Borrowing for the long term is becoming increasingly important for Dominican banks now that they are developing investment-banking capabilities. “Ten years ago there was no investment banking or sub-investment banking in the banks, but now you will find these departments in commercial banks,” says Ramón Tarragó, chief financial officer of Tricom, a local telecommunications company that is listed on the New York Stock Exchange. Until recently, the banks funded lending with loans from foreign development banks such as France’s Proparco and Germany’s DEG, or short-term loans from US correspondent banks. “Until recently, we did not have the need for long-term financing but now we do because we are lending to local projects,” says Guerra. Jones, at Banco de Reservas, says her bank is also considering long-term funding from abroad because the bank wants to develop a mortgage lending business and needs to find funding that stretches beyond the three years that banks typically attract these days. Some banks need long-term funding to participate in project finance lending. Banco Popular has worked with international banks on large loan facilities for some of the country’s biggest international companies, such as Caterpillar, France Télécom’s Orange as well as AES, the US energy company.

The launching of a privately managed pension fund system in February will fuel the demand for debt products with maturities that stretch beyond the 180-day commercial paper companies generally issue now. Securitizing hard currency assets could give these banks a head start in the local market. Luis Espínola, vice president of international financing at Banco Popular, says his bank is interested in a deal to securitize up to $100 million-worth of credit card receivables with a maturity beyond five years. “We are already well-known in the Miami and New York banking communities, but we would also like to take our name to Europe,” he says.

Trying to Go Long

Banks are trying to find ways to push out maturities on their loans.

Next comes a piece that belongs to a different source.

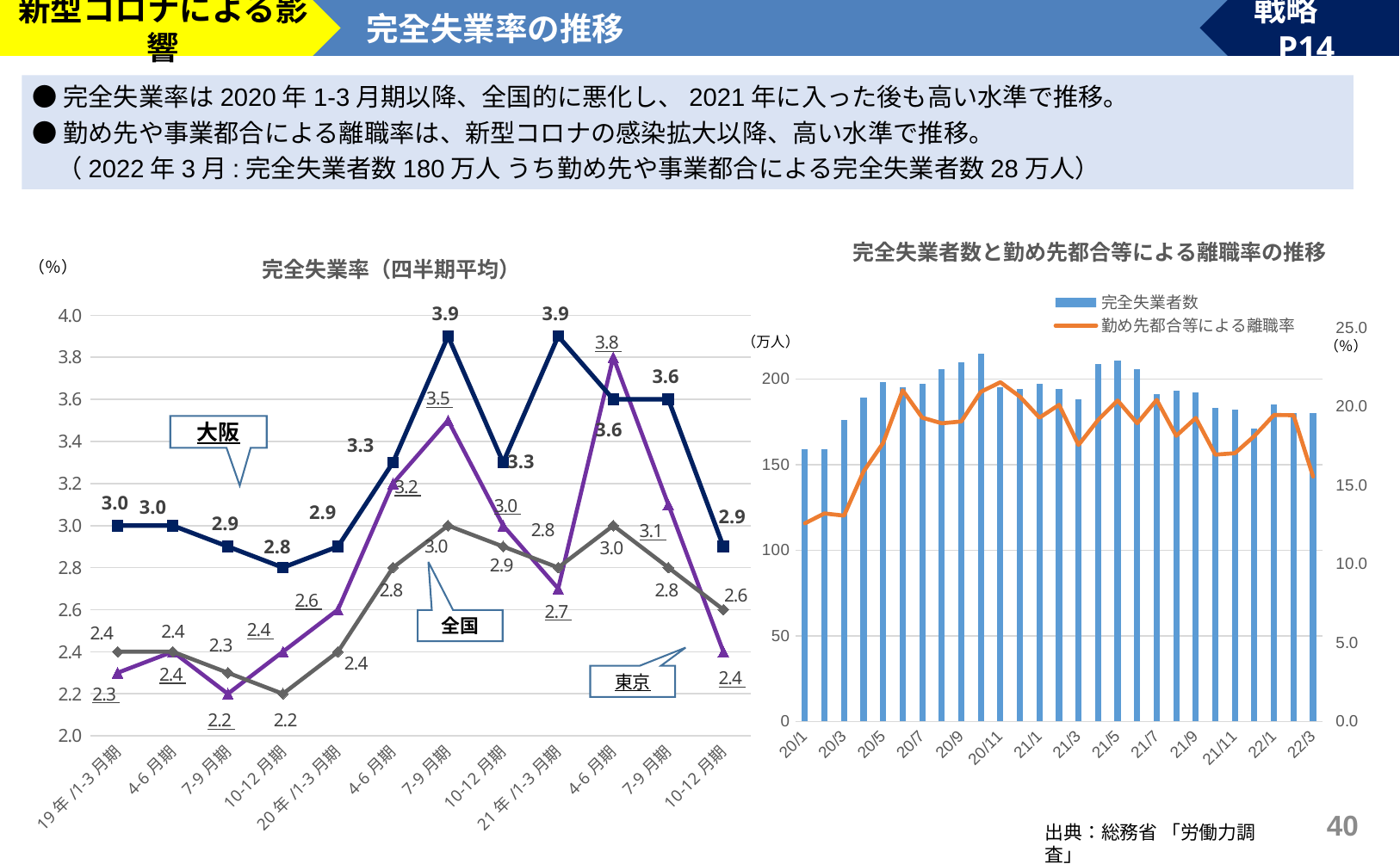
In the left chart 完全失業率（四半期平均）, what is the value for 大阪 in 20年/7-9月期? 3.9 In the left chart 完全失業率（四半期平均）, what is the value for 全国 in 20年/10-12月期? 2.9 In the left chart 完全失業率（四半期平均）, does the 大阪 line rise or fall from 19年/1-3月期 to 19年/10-12月期? fall In the left chart 完全失業率（四半期平均）, how many quarters are plotted on the x axis? 12 In the right chart 完全失業者数と勤め先都合等による離職率の推移, how many series does the legend list? 2 In the left chart 完全失業率（四半期平均）, how many series are plotted? 3 In the left chart 完全失業率（四半期平均）, what is the difference between 大阪 and 全国 in 20年/7-9月期? 0.9 In the left chart 完全失業率（四半期平均）, in which quarter does 全国 reach its lowest value? 19年/10-12月期 In the left chart 完全失業率（四半期平均）, what is the highest value reached by 大阪? 3.9 In the left chart 完全失業率（四半期平均）, what is the value for 東京 in 21年/4-6月期? 3.8 In the left chart 完全失業率（四半期平均）, which is higher in 21年/4-6月期, 東京 or 全国? 東京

Financing for the long term is a challenge in the Dominican Republic where maturities rarely extend beyond 180 days. Dominican banks relied on medium-term loans from correspondent banks in the US or from multilateral agencies. But times are changing. The Dominican Republic expects to have a functioning local capital markets next year, with pension funds fuelling demand for long-term assets. And the banks must also be prepared to lend for the long term. Bancrédito, the fourth-largest bank in the Dominican Republic, in October signed a $38 million, five-year term loan secured on credit card receivables, arranged by Union Planters Bank and WestLB AG. It paid 375 basis points over three-month Libor for the loan. Humberto Sangiovanni, head of treasury for Bancrédito, says the bank used to pay around 12% for dollar-denominated debt in the local market. Angel Baliño, executive vice president of Bancrédito says, “It is an important transaction for our bank at this time in Latin America. It shows confidence in the future of our banking system and in the prosperity of the country.” Bancrédito raised $22 million by securitizing credit card receivables with Citibank in 1997 and had hoped to issue $50 million this time, perhaps as an asset-backed security. Sangiovanni says, “It is more complicated to do this for a bank in a developing country with no history of these transactions in the midst of a very difficult time in the global economy.” The plunge in tourism after September 11 slowed the flow of credit card receivables and forced the bank to reduce the amount it hoped to raise because it had to keep a coverage ratio of 4.9 the minimum payment flow in an escrow account. Felipe Mendoza, CEO of Bancrédito, expects securitization to become a popular way for Dominican banks to raise money. Banco Popular, the largest bank in the Dominican Republic, is considering placing a receivables-backed security to be sold to private investors in the US market later this year.